Records for the task:

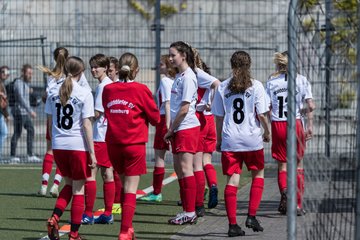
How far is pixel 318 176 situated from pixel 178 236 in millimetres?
2661

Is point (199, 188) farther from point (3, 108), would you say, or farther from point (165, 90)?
point (3, 108)

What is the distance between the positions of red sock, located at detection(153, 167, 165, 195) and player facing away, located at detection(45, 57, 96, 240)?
10.2 feet

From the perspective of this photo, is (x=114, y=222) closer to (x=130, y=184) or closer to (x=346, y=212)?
(x=130, y=184)

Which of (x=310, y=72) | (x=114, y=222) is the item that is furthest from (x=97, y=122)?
(x=310, y=72)

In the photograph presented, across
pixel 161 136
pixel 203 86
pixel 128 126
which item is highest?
pixel 203 86

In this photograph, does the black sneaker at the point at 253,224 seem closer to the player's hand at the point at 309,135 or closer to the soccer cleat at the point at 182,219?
the soccer cleat at the point at 182,219

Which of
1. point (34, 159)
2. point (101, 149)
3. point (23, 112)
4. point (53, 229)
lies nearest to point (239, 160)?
point (101, 149)

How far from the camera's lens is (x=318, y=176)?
8461 mm

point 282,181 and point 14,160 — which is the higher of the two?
point 282,181

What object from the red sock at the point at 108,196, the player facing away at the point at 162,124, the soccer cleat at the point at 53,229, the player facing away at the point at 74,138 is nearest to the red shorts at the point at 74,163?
the player facing away at the point at 74,138

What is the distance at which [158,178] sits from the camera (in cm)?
1352

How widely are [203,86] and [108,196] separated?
1.80 m

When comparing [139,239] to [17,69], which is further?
[17,69]

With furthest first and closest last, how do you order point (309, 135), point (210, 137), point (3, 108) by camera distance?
point (3, 108)
point (210, 137)
point (309, 135)
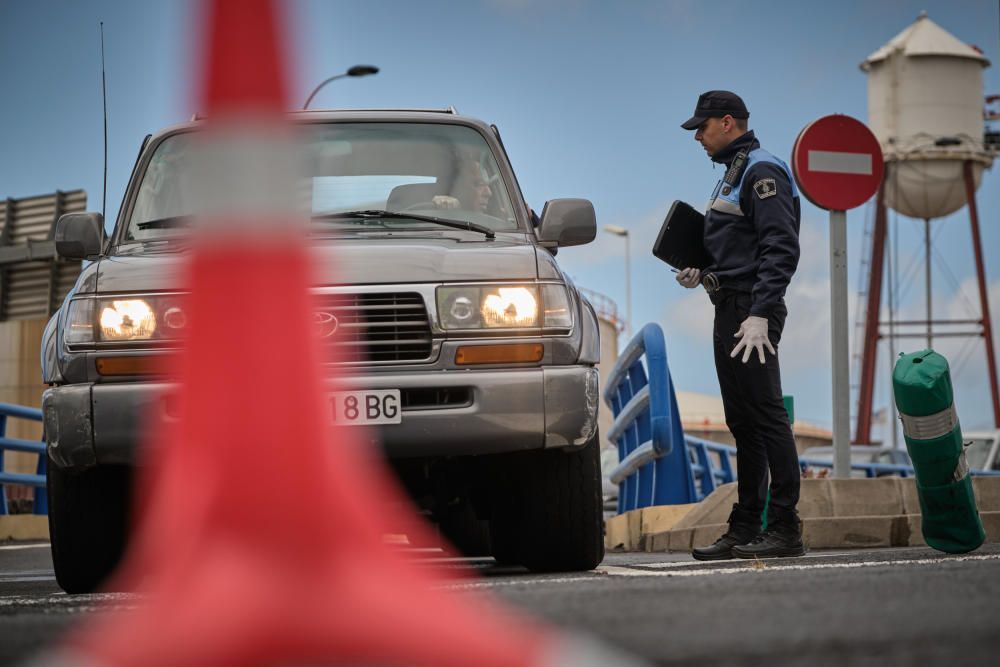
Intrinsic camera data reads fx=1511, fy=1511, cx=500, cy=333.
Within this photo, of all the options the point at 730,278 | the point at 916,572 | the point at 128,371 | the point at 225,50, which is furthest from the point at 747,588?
the point at 730,278

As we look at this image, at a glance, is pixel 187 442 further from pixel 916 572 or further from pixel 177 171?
pixel 177 171

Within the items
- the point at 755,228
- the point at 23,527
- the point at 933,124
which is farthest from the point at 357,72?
the point at 933,124

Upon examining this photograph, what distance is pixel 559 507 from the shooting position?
583 cm

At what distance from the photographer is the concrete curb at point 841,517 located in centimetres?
860

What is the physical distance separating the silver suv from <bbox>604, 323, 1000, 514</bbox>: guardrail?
333 centimetres

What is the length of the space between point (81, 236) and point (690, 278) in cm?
270

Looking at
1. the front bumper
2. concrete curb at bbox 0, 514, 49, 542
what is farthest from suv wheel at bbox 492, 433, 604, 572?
concrete curb at bbox 0, 514, 49, 542

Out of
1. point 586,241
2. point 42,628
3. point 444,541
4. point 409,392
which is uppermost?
point 586,241

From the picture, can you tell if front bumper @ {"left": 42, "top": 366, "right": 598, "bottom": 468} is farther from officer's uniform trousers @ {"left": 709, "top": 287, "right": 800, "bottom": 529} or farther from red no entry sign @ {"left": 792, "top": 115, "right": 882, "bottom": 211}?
red no entry sign @ {"left": 792, "top": 115, "right": 882, "bottom": 211}

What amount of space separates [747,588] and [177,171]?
3.60m

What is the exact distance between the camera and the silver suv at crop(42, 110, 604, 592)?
5.30m

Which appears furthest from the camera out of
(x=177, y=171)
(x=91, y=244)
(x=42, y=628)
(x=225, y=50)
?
(x=177, y=171)

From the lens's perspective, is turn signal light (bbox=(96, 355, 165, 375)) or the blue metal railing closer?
turn signal light (bbox=(96, 355, 165, 375))

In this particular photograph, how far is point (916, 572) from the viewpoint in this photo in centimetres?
436
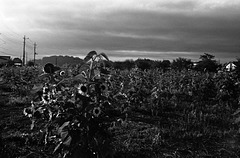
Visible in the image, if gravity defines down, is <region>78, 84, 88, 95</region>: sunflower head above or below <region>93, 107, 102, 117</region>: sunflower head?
above

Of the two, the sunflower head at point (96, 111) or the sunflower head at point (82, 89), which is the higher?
the sunflower head at point (82, 89)

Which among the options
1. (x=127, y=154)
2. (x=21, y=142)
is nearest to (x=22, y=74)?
(x=21, y=142)

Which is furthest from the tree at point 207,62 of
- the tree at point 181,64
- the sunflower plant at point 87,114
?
the sunflower plant at point 87,114

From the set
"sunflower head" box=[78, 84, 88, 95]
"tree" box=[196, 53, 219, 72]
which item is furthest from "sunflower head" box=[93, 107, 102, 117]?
"tree" box=[196, 53, 219, 72]

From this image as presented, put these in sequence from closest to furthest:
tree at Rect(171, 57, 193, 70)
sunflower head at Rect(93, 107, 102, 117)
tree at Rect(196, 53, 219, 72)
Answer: sunflower head at Rect(93, 107, 102, 117) < tree at Rect(171, 57, 193, 70) < tree at Rect(196, 53, 219, 72)

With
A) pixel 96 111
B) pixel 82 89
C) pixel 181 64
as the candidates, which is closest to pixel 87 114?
pixel 96 111

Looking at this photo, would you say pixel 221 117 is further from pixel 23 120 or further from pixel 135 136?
pixel 23 120

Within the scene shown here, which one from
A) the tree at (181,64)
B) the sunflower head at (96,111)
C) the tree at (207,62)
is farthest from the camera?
the tree at (207,62)

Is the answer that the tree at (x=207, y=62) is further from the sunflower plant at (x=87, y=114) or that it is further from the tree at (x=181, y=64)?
the sunflower plant at (x=87, y=114)

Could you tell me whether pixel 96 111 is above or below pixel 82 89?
below

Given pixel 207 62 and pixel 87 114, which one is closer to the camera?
pixel 87 114

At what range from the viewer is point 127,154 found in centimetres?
427

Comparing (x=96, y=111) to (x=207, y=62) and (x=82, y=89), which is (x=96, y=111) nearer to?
(x=82, y=89)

Problem:
Print all the records again exactly; do not include any picture.

The output:
How far is pixel 318 176 situated from pixel 178 236 in millimetres?
2661

Is point (199, 188) farther from point (3, 108), would you say, or farther from point (165, 90)?
point (3, 108)

What is the distance between the positions of red sock, located at detection(153, 167, 165, 195) and player facing away, located at detection(45, 57, 96, 240)?
10.2 feet

From the perspective of this photo, is (x=114, y=222) closer to (x=130, y=184) or closer to (x=346, y=212)?
(x=130, y=184)

Which of (x=310, y=72) | (x=114, y=222) is the item that is furthest from (x=97, y=122)?
(x=310, y=72)

In the photograph presented, across
pixel 161 136
pixel 203 86
pixel 128 126
which item is highest?
pixel 203 86

In this photograph, does the black sneaker at the point at 253,224 seem closer to the player's hand at the point at 309,135 or closer to the soccer cleat at the point at 182,219?
the soccer cleat at the point at 182,219

Which of
1. point (34, 159)
2. point (101, 149)
3. point (23, 112)
4. point (53, 229)
lies nearest to point (239, 160)?
point (101, 149)

How far from the camera's lens is (x=318, y=176)?
8461 mm

point 282,181 and point 14,160 — which is the higher of the two?
point 282,181

What object from the red sock at the point at 108,196, the player facing away at the point at 162,124, the soccer cleat at the point at 53,229, the player facing away at the point at 74,138 is nearest to the red shorts at the point at 74,163?
the player facing away at the point at 74,138

What is the distance at which [158,178] sits from the camera (in cm)?
1352

How widely are [203,86] and [108,196] separated?
1.80 m

When comparing [139,239] to [17,69], which is further?
[17,69]

With furthest first and closest last, how do you order point (309, 135), point (210, 137), point (3, 108) by camera distance?
point (3, 108)
point (210, 137)
point (309, 135)
Intrinsic camera data reads fx=1511, fy=1511, cx=500, cy=333.
Within this photo, of all the options the point at 730,278 | the point at 916,572 | the point at 128,371 | the point at 225,50, which is furthest from the point at 747,588?
the point at 730,278

As we look at this image, at a glance, is pixel 187 442 further from pixel 916 572 or further from pixel 177 171?
pixel 177 171

Within the items
- the point at 755,228
- the point at 23,527
- the point at 933,124
which is farthest from the point at 357,72?
the point at 933,124

Upon examining this photograph, what distance is pixel 559 507 from the shooting position?
583 cm

At what distance from the photographer is the concrete curb at point 841,517 located in centimetres?
860

What is the physical distance separating the silver suv from <bbox>604, 323, 1000, 514</bbox>: guardrail?
333 centimetres

What is the length of the space between point (81, 236) and point (690, 278) in cm?
270

Looking at
1. the front bumper
2. concrete curb at bbox 0, 514, 49, 542
what is farthest from suv wheel at bbox 492, 433, 604, 572?
concrete curb at bbox 0, 514, 49, 542

Out of
1. point 586,241
2. point 42,628
3. point 444,541
4. point 409,392
which is uppermost?
point 586,241

From the picture, can you tell if front bumper @ {"left": 42, "top": 366, "right": 598, "bottom": 468} is farther from officer's uniform trousers @ {"left": 709, "top": 287, "right": 800, "bottom": 529} or farther from red no entry sign @ {"left": 792, "top": 115, "right": 882, "bottom": 211}?
red no entry sign @ {"left": 792, "top": 115, "right": 882, "bottom": 211}

What amount of space separates [747,588] and [177,171]?
3.60m

What is the exact distance between the camera and the silver suv at crop(42, 110, 604, 592)?
5.30m

Which appears furthest from the camera out of
(x=177, y=171)
(x=91, y=244)
(x=42, y=628)
(x=225, y=50)
?
(x=177, y=171)

From the lens's perspective, is turn signal light (bbox=(96, 355, 165, 375)) or the blue metal railing closer?
turn signal light (bbox=(96, 355, 165, 375))

In this particular photograph, how far is point (916, 572) from the viewpoint in this photo in centimetres?
436
Visible in the image, if gravity defines down, is <region>78, 84, 88, 95</region>: sunflower head above or below <region>93, 107, 102, 117</region>: sunflower head?
above

Of the two, the sunflower head at point (96, 111) or the sunflower head at point (82, 89), which is the higher?
the sunflower head at point (82, 89)

Which among the options
1. (x=127, y=154)
2. (x=21, y=142)
is nearest to (x=22, y=74)?
(x=21, y=142)

Which is furthest from the tree at point 207,62 of
- the tree at point 181,64
- the sunflower plant at point 87,114
?
the sunflower plant at point 87,114

From the set
"sunflower head" box=[78, 84, 88, 95]
"tree" box=[196, 53, 219, 72]
which item is furthest from "sunflower head" box=[93, 107, 102, 117]?
"tree" box=[196, 53, 219, 72]

From this image as presented, put these in sequence from closest to furthest:
tree at Rect(171, 57, 193, 70)
sunflower head at Rect(93, 107, 102, 117)
tree at Rect(196, 53, 219, 72)
Answer: sunflower head at Rect(93, 107, 102, 117) < tree at Rect(171, 57, 193, 70) < tree at Rect(196, 53, 219, 72)

With
A) pixel 96 111
B) pixel 82 89
C) pixel 181 64
as the candidates, which is closest to pixel 87 114?
pixel 96 111

Looking at this photo, would you say pixel 221 117 is further from pixel 23 120 or further from pixel 135 136?
pixel 23 120

Within the scene shown here, which one from
A) the tree at (181,64)
B) the sunflower head at (96,111)
C) the tree at (207,62)
is farthest from the camera?
the tree at (207,62)

Is the answer that the tree at (x=207, y=62) is further from the sunflower plant at (x=87, y=114) or that it is further from the tree at (x=181, y=64)?
the sunflower plant at (x=87, y=114)

Could you tell me whether pixel 96 111 is above or below pixel 82 89?
below

Given pixel 207 62 and pixel 87 114, which one is closer to the camera?
pixel 87 114

At what range from the viewer is point 127,154 found in centimetres?
427

Comparing (x=96, y=111) to (x=207, y=62) and (x=82, y=89), which is (x=96, y=111) nearer to?
(x=82, y=89)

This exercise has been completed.